● Document extract
I drank about 4 cups of throat coat tea!
Around
1:45-ish I retired to my room and caught up on the morning sleep
I'd missed. I finally woke at about 3:30, and I felt at peace
with my job as Millie as I laid in bed speed running through my
show as Millie and trying to remember my many notes and blocking
specifics from the put in. I was surprised that I remembered so
much!
I
made more throat coat tea and ran bath water.
After
my bath, I called mum and wished her a happy Thanksgiving and
wrote cards to David and Rachel and Darren. I also made lunch/dinner
(a spinach salad with tuna and egg) and ate around 4:30- at Darcie's
suggestion. It was a perfect time to eat, and I felt great for
the show.
Finally,
I could no longer stand it, and I bid Bradley farewell and headed
to the theatre. I arrived at the theatre crazy early, ay 5:45pm,
and I delivered a candle and card to David- who helped me so much
and cards to the dressing spots of our dance captains, Rachel
and Darren, who also helped me so much. Next, I brought all of
my makeup from my downstairs ensemble dressing room to my (for
the night) upstairs Millie dressing room and changed into warm
up clothes.
I
vocalized downstairs in the rehearsal room then did an extensive
body warm up with the ballet bar and yoga mats while listening
to Norah Jones on my ipod.
Slowly,
stage managers, our musical director, wig and wardrobe people
and crew began to arrive.
It
was about 6:45 by now, and I decided to sign play bills and posters
downstairs for BCEFA.
Finally,
just before 7pm, I went back upstairs to "my" dressing
room, changed into tights and show bra and began my makeup.

● Dataset excerpts
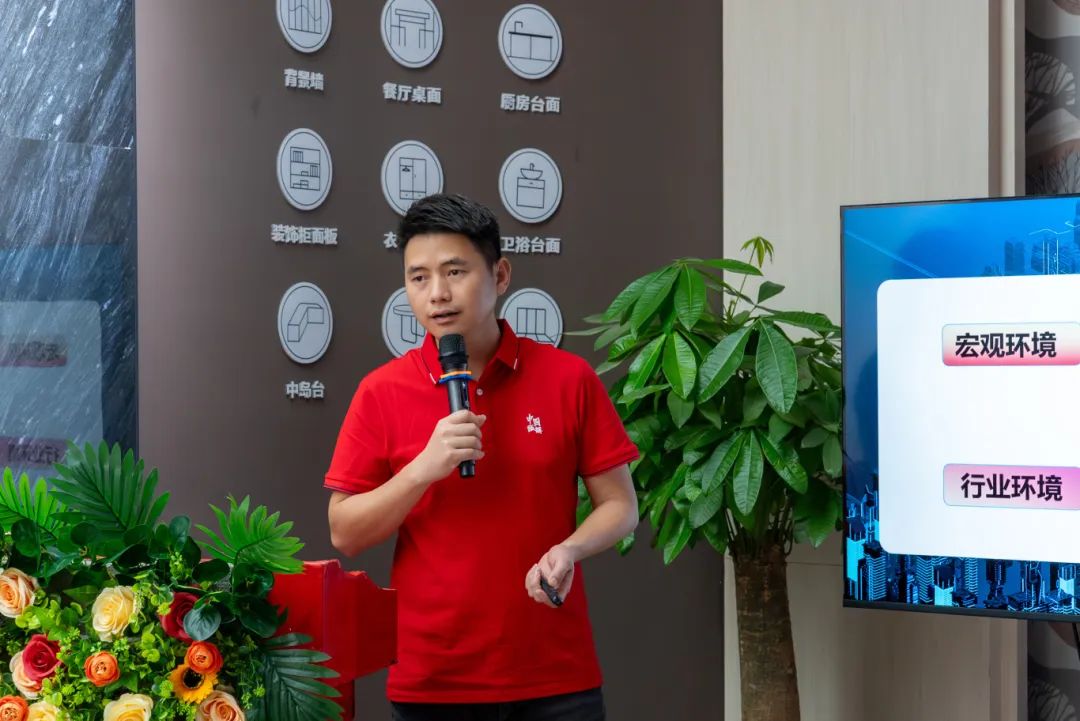 聚勢(shì)共鑒?標(biāo)桿領(lǐng)航 | 強(qiáng)輝2025區(qū)域培訓(xùn)峰會(huì)暨美學(xué)賦能行動(dòng)貴陽(yáng)站順利結(jié)束！(圖10)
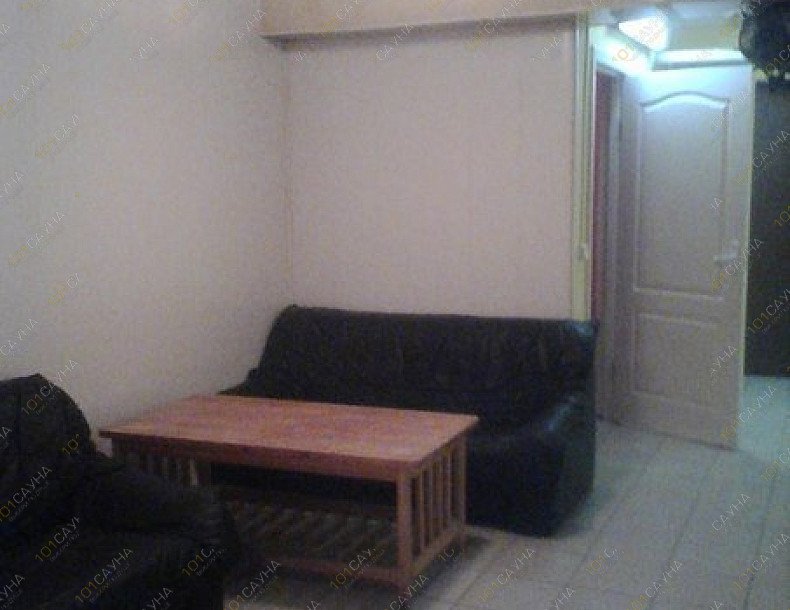 Сауна Банный дворик, в Ярославле, Космонавтов, 11 | Два дивана и столик, где можно отдохнуть | 1001sauna.com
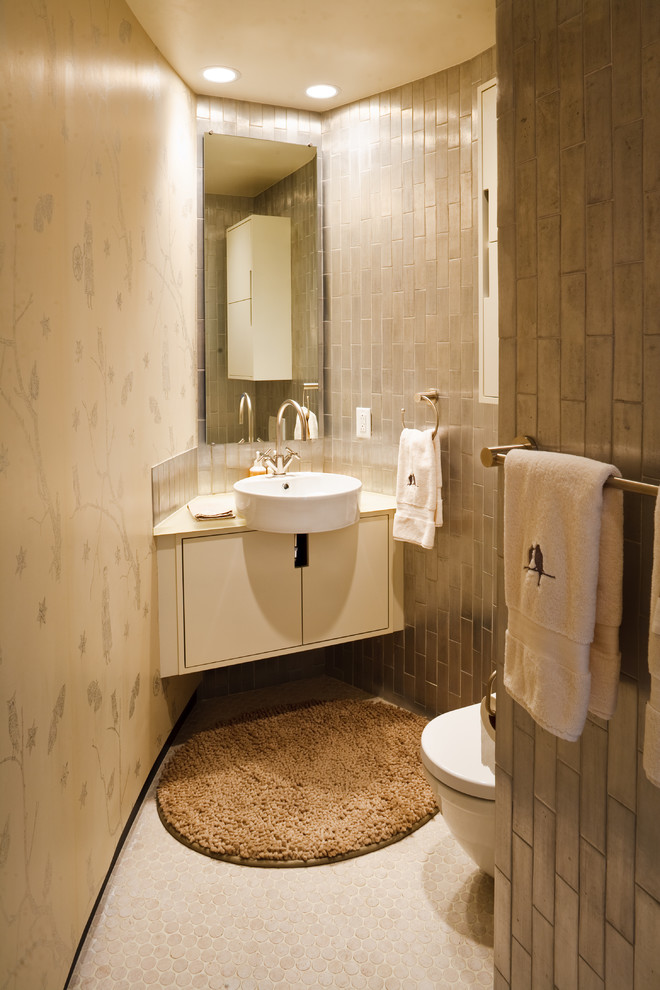 Moderne Gästetoilette mit Aufsatzwaschbecken, flächenbündigen Schrankfronten, beigen Schränken, beigen Fliesen und braunen Fliesen in Sacramento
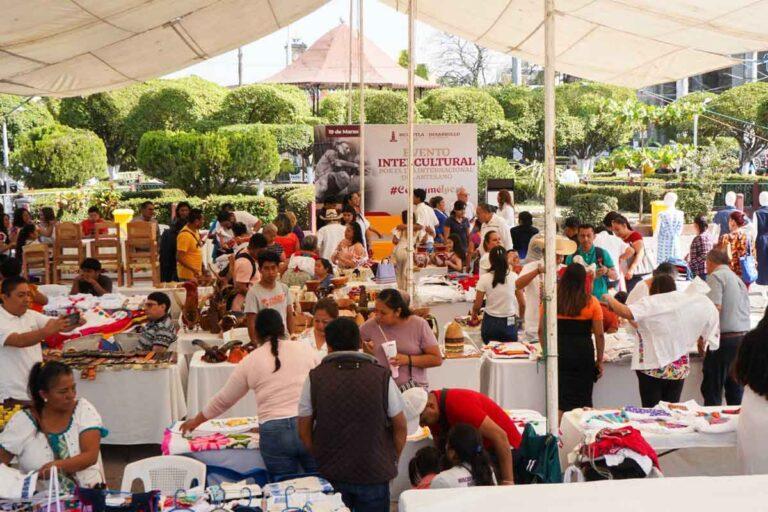 Imagen: Conmemoran el Día Internacional del Artesano con expo-venta en Huejutla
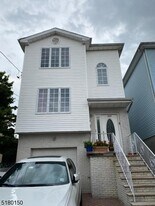 111 Manor Ave in Harrison, NJ - Building Photo
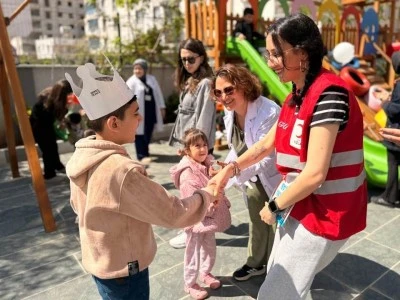 Miniklerin bayram sevincine Kızılay ortak oldu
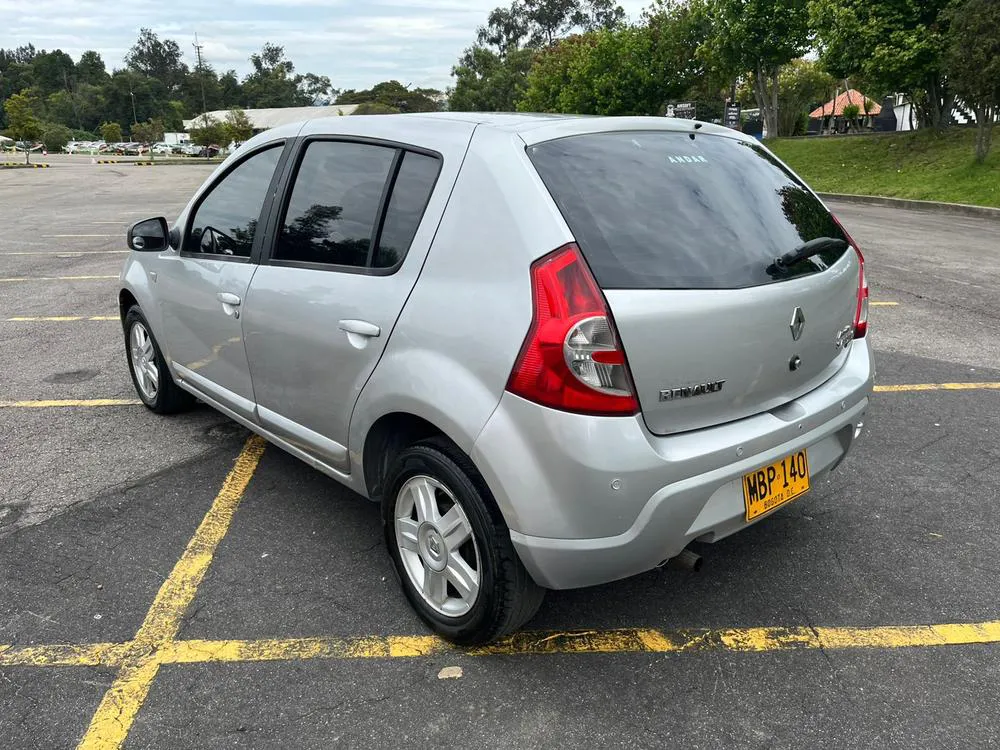 RENAULT SANDERO DYNAMIQUE 2012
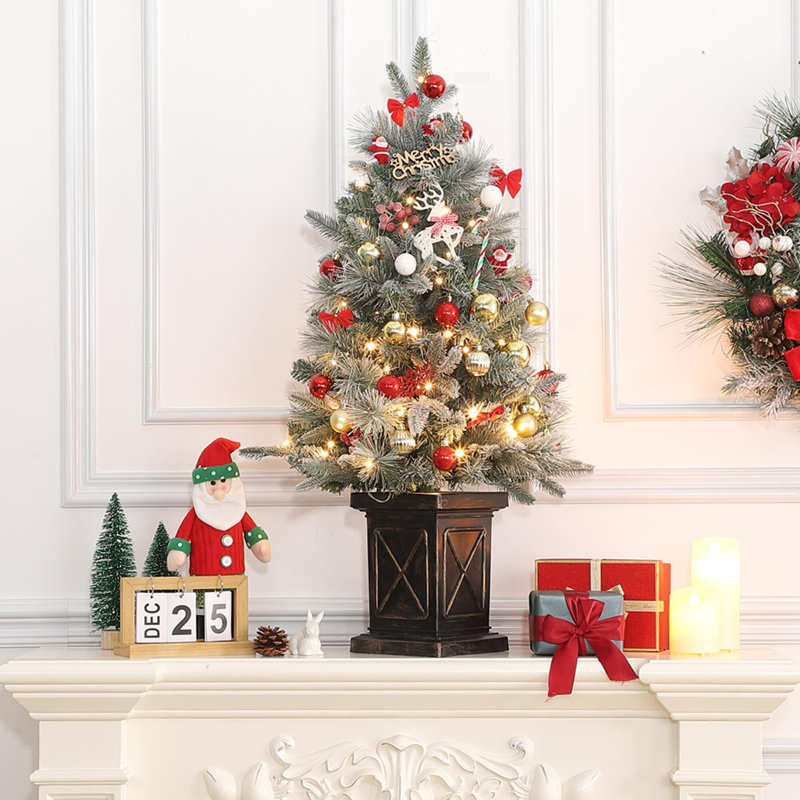 Arbre de Noël 4,5 pi, arbre de Noël pré-éclairé avec base en forme de X et baies rouges, 3'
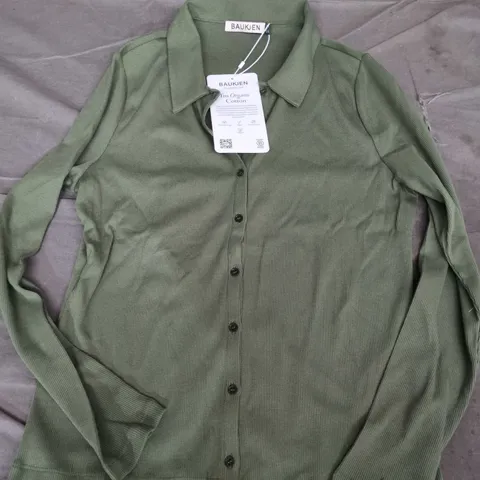 BAUKJEN SUSAN ORGANIC COTTON BUTTON DOWN TOP IN LIGHT KHAKI - SIZE 14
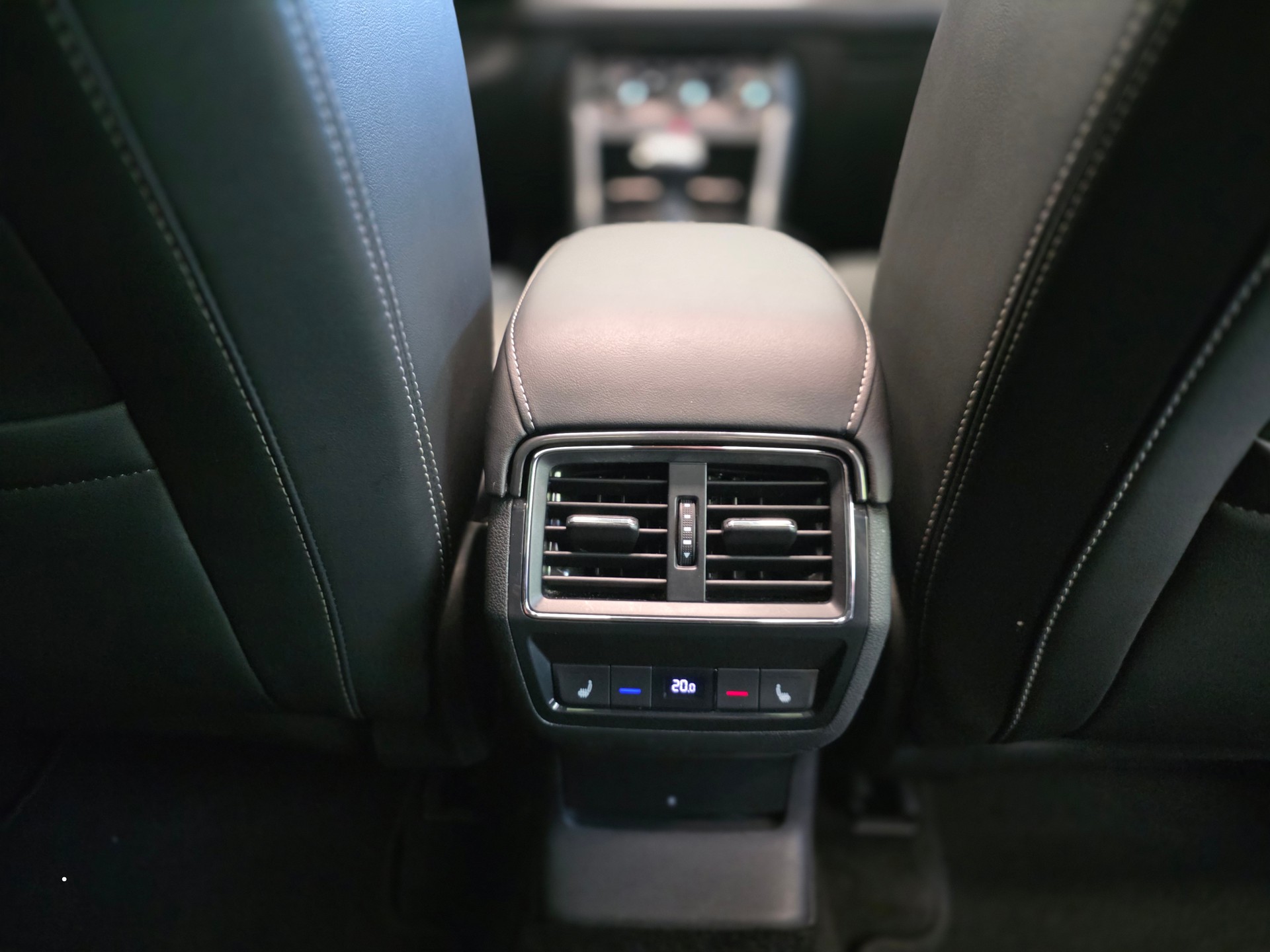 SKODA Kodiaq 2.0 TSI Sportline DSG-image-10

● Check your understanding
[1] In the diary entry about playing Millie, what did the writer make for lunch/dinner?
[2] Rewrite the stretch from "I drank about" through "ran bath water." in the diary entry about playing Millie, putting "chamomile tea" in place of "throat coat tea".
[3] Carry on the diary entry about playing Millie from its last sentence.
The listing has no connection to the diary entry about playing Millie.

● List of answers
[1] A spinach salad with tuna and egg.

[2]
I drank about 4 cups of chamomile tea!
Around
1:45-ish I retired to my room and caught up on the morning sleep
I'd missed. I finally woke at about 3:30, and I felt at peace
with my job as Millie as I laid in bed speed running through my
show as Millie and trying to remember my many notes and blocking
specifics from the put in. I was surprised that I remembered so
much!
I
made more chamomile tea and ran bath water.

[3]
Darcie's
suggestions concerning makeup were so helpful! I began with my
eyes, as she does, and David was v. helpful in making sure everything
was perfect.
Ruth
arrived at 7:45 to prep my hair (which I love, as her preps are
always beautiful and perfect) and put on my country girl wig.
She also was v. helpful with my makeup and made my eyes look huge!
Throughout
this entire time people were constantly knocking on my door, bringing
me cards and gifts and tons and tons of flowers. Everyone was
so sweet and supportive! Even John put a special message on the
call sheet for me...
OUT
IN
ROLES
T.
Magino Steven
W. Full
track
J. Hansen Rachel
L. Full
track
D. Roberts Juliana
Ashley Hansen MILLIE
"You're
going out there a youngster,
but you've got to come back a star!"
-Julian Marsh
If
THAT wasn't exciting (and a lot of pressure) I don't know what
is!
Some
of the most special cards/gifts/flowers were the following:
1.
Hollis' card, signed "Meersie" in which she told me
to "reach for the stars (just don't forget to breath)"
....I
don't know why, except that I think she's pure brilliance, her
approval means so much to me...but it does.
2. Matt's with a single red rose
"Congrats!
You're gonna be great! Trust yourself, stay centered and breath.
I'm right there for you and with you. Have fun!
Love Matt"
His
meant so much because I NEEDED that support from my leading man.
Millie needs to hit a point where she completely trusts Jimmy,
and I felt strangely secure whenever I was onstage with Matt.
3.
Bradley's card- in which she told me how blown away she was at
the put in and how excited she was for me- and sharing my excitement
with her all day was just really neat and special.
4.
Andy's which told me to
"breathe
have fun and...
Kick some ass!"
and
was accompanied by Uta Hagen's Respect for Acting, which I've
long been wanting to read and its more special getting it from
Andy than if from anyone else. We share a love for books, and
he first told me about it. And I respect his acting so much...
Many,
many other people gave me sweet card and thoughtful gifts, including
Darcie- who left me a bottle of lavender bath oil which she was
talking about yesterday, Diane- who sent me flowers but they are
arriving tomorrow, and Sean- who's card had Scooby Doo on front-
so appropriate.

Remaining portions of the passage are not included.